Hula Gâru (Hula Girls)
Lee Sang-il
2006, 108 minutes
Grand succès en salle au Japon et triomphe colossal avec plus d'une vingtaine de prix remportés au pays du soleil levant - y compris un doublé pour la palme du meilleur film, attribuée autant par les Japanese Academy Awards que par les Blue Ribbon Awards - Hula Girls arrive sur nos rivages auréolé d'une réputation du tonnerre. Une telle avalanche de récompenses semble pourtant démesurée en regard de l'accomplissement cinématographique d'un film certes sympathique et émouvant, mais d'évidence formatée pour un grand public avide de mélodrame édifiant. Le récit, bien mené mais prévisible, nous transporte en 1965, dans un petit village minier du Nord du Japon. La population vit dans la colère et l'inquiétude, tandis que la direction de la mine de charbon qui fait vivre les familles du village menace de supprimer des milliers d'emplois. L'entreprise tente de se racheter en initiant un projet de centre culturel hawaïen - euh, pourquoi pas? - qui susciterait un attrait touristique tout en créant quelques centaines d'emplois, surtout pour les jeunes filles de la région, appelées à devenir des danseuses hula. Mais les familles à la morale conservatrice sont très méfiantes face à ce projet quelque peu farfelu, et elles ne voient pas du tout d'un oeil favorable l'arrivée d'une danseuse professionnelle, chargée d'apprendre les rudiments du déhanchement froufrouté à leur progéniture.

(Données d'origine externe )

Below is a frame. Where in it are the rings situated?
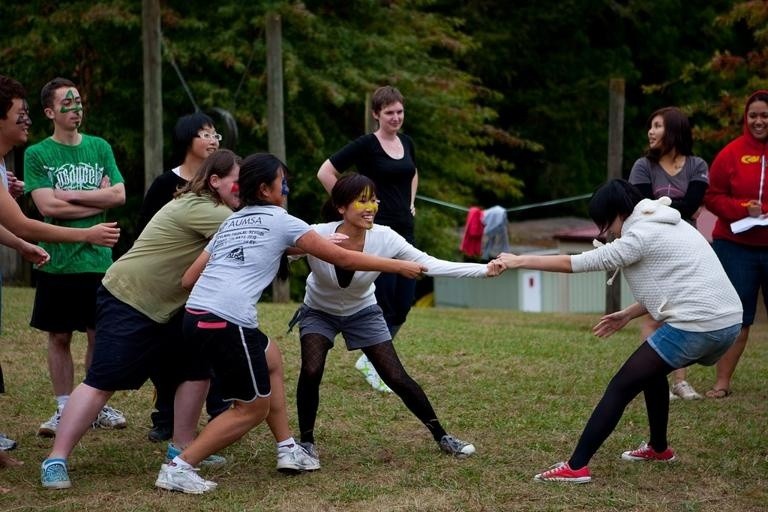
[329,233,335,237]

Mêlant habilement les thèmes du passage à l'âge adulte, du rapport maître-élève et de l'apprentissage artistique avec une perspective socio-historique, le film de Lee Sang-il possède certaines qualités qui lui permettent de se hisser au-dessus du simple divertissement. Les scènes de danse sont particulièrement dynamiques et réussies, et elles constitueront le principal centre d'intérêt du film pour la majorité des spectateurs. Mais les meilleures moments de Hula Girls sont ceux où le cinéaste aborde la question de l'émancipation féminine, du conflit des générations et de la transformation des valeurs de la société japonaise de l'époque, en particulier lors des affrontements entre Kimiko (Yû Aoi, qu'on a déjà vu dans Memories of Matsuko et Hana and Alice) et sa mère. Ces séquences prenantes insufflent une force dramatique au film de Lee Sang-il, et elles convainquent bien davantage que les épisodes d'entraînement et d'apprentissage, traversés d'un humour plutôt quelconque. On regrettera également que le réalisateur appuie inutilement les effets lacrymaux en cours de route, soulignant à grands traits mélodramatiques le triomphe de l'espoir et des rêves devant l'adversité. Tout cela est bien noble, bien fait et ne manquera pas de remuer les amateurs de cinéma pur bonheur, mais les similitudes avec The Full Monty et Billy Elliott sont évidentes, et elles ne jouent pas en la faveur de Hula Girls, qui cherche trop à nous faire vider notre boîte de mouchoirs. Ceux et celles qui ont aimé Always: Sunset on Third Street devraient toutefois y trouver amplement leur compte.